Fig. 7. Schematic diagram of cross-talks among multiple immune cells in the TME of NPC.

EBV infects nasopharyngeal epithelial cells and participates in the tumorigenic process of NPC. EBV-positive malignant NPC cells secret a variety of chemokines (CX3CL1, etc.) and initiate the recruitment and tumoral infiltration of multiple immune cells with the chemokines receptors from the peripheral blood. Multiple tumour infiltrating immune cells activate EGFR and Notch pathway in EBV-positive malignant NPC cells.
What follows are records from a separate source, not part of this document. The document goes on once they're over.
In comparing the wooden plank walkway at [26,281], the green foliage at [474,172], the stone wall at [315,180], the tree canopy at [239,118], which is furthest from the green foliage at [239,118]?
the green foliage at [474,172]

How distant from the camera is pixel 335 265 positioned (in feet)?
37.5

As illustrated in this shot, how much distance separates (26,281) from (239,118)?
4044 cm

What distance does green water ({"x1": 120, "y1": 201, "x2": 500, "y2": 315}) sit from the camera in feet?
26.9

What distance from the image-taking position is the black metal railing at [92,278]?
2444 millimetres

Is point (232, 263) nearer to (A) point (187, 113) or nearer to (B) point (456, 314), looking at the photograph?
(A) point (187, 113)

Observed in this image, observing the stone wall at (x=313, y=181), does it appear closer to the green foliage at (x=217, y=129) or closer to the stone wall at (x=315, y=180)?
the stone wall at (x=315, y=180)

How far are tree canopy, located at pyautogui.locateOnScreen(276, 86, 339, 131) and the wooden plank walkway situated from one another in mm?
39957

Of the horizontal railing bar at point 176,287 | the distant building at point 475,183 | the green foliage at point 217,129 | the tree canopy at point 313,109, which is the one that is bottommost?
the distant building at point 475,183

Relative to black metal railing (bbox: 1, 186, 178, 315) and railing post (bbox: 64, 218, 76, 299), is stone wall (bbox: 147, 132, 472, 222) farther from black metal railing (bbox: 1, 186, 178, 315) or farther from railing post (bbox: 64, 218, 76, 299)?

Naive CD8⁺ cells infiltrate to the lesion and develop to effector and further exhausted CD8⁺ cells. Peripheral DCs infiltrate to the tumour and differentiate into LAMP3⁺ DCs. The mature LAMP3⁺ DCs with the expression of PD-L1/PD-L2 interact with PD1 on CD8⁺ T cells whereby the signalling restrains the activation of CD8⁺ T cells and promotes their exhaustion. Treg cells interact with LAMP3⁺ DCs through CTLA4-CD80/CD86, which might limit the antigen presentation process of DCs and promote the secretion of IDO1 to induce the proliferation of Treg cells. The intensive cell-cell interactions among LAMP3⁺ DCs, Treg cells, exhausted CD8⁺ T cells, and malignant cells foster an immune-suppressive niche for the tumour microenvironment of NPC.